Have you ever paid to be locked in a room while a guy watches you through a camera as you try to escape? I have.
Warning: If you’re claustrophobic or have an oddly specific fear of being locked in a room with strangers, do not read on.
A few weeks ago, my friends and I couldn’t figure out how to spend our Sunday afternoon. Being on campus at school all the time can get a little boring, so we scoped out Google for some fun ideas to liven up our weekend. Rather than watching a movie or maybe getting lunch, like normal people, we chose to do something called Escape the Room. We booked three tickets and were off on our mini adventure.
If you’ve ever played with the “Escape the Room,” or “Can you Escape?” apps on your phone or tablet, you know that those games are simultaneously complicated and amusing.
For those of you who don’t know, the apps are, essentially, puzzle games that require a lot of logical thought. Some people can’t finish them without walkthroughs, but there’s no judgment here; you have to be very clever to figure out the advanced levels.
Yes, Can You Escape? was just an app, until some genius—and I say that with absolutely no sarcasm—decided to make it a real thing. Escape the Room Philly was born, an innovative, real-life adventure game. My friends and I took part in a riveting and somewhat difficult experience that I would absolutely recommend to anyone who enjoys a good mystery.
When we arrived, we were directed to a waiting room where we met our new teammates. There were nine of us total: a big family, my two friends (Alyx and Shane), and I. After a few minutes’ wait, we were directed to our room by a friendly guy named Andy who called himself our “Cluemaster.” He would direct us via TV screen in the room if we needed help.

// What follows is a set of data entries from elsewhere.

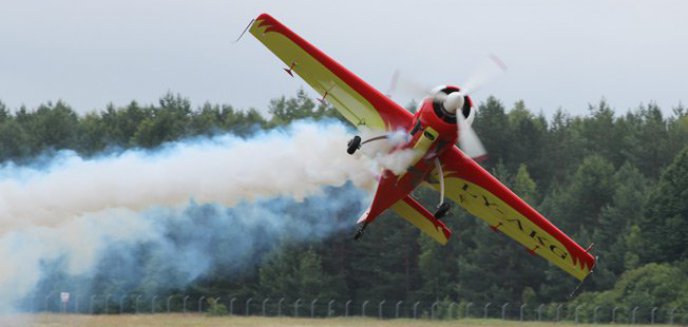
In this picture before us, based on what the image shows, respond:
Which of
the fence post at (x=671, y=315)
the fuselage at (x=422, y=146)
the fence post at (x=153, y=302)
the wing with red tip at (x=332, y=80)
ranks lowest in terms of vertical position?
the fence post at (x=671, y=315)

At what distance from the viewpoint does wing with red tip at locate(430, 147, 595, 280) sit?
32406 mm

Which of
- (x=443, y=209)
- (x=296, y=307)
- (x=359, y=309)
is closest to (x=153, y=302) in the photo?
(x=296, y=307)

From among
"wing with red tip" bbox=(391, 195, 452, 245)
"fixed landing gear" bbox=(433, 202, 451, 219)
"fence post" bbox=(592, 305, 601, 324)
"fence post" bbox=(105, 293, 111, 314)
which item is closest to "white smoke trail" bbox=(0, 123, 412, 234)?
"wing with red tip" bbox=(391, 195, 452, 245)

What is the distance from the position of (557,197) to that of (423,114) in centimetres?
4372

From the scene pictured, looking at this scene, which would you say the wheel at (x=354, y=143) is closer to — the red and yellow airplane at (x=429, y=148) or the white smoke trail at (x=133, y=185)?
the red and yellow airplane at (x=429, y=148)

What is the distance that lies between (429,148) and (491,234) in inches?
1482

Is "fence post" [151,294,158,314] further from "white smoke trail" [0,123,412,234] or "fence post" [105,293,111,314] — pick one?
"white smoke trail" [0,123,412,234]

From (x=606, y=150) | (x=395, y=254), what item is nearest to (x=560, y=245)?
(x=395, y=254)

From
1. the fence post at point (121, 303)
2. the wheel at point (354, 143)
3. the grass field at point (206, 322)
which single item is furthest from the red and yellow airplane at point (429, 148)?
the fence post at point (121, 303)

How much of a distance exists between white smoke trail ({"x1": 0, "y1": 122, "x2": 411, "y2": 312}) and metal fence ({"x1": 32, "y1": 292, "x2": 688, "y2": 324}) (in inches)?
434

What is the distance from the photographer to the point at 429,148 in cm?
2908

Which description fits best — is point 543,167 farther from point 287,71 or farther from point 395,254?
point 287,71

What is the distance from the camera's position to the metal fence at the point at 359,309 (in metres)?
50.2

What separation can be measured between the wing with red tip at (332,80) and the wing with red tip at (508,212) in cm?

He assured us that he could see and hear everything we were doing, and if we needed him, he would come.
With that, we were led into our room and locked inside. A series of hysterical, frustrating and mysterious events took place. Most of it entailed Alyx, Shane and I being jackasses, but that’s nothing new—we solved puzzles, opened doors, made friends, and several inside jokes were born.
We didn’t escape the room. We got very, very close, so close that the final lockbox with the key to get out was in our hands. We just couldn’t undo the padlock. Although I was disappointed at first, I felt better when Andy told us that very few people make it that far to begin with.
There are two different room options currently available at Escape the Room Philly. My friends and I booked “The Dig,” but “The Office,” is also available (that’s next on our list of things to do).
If you have any inhibitions, I can assure you that “being locked away,” sounds worse than it is. The room itself was very cool, surprisingly tech-y, and just unlocking lock after lock was immensely satisfying. If you’re worried about being locked in a room with people you don’t know, personally, I found working with strangers to be a much more positive experience than I expected. I was forced, in a way, to problem-solve with people I knew for less than an hour. It’s more of a bonding experience than you might think.
To avoid spoilers, I won’t say anything about the room itself or what you have to do, but I will say that it’s delightfully complex and anyone who enjoys a good challenge will have a field day. Although we may not have escaped the room…
You might! I would recommend giving it a shot, and maybe you’ll be part of the 20% of participants that actually get to unlock that final door.
P.S. The guy in the back is lying. He wasn’t supposed to use that sign.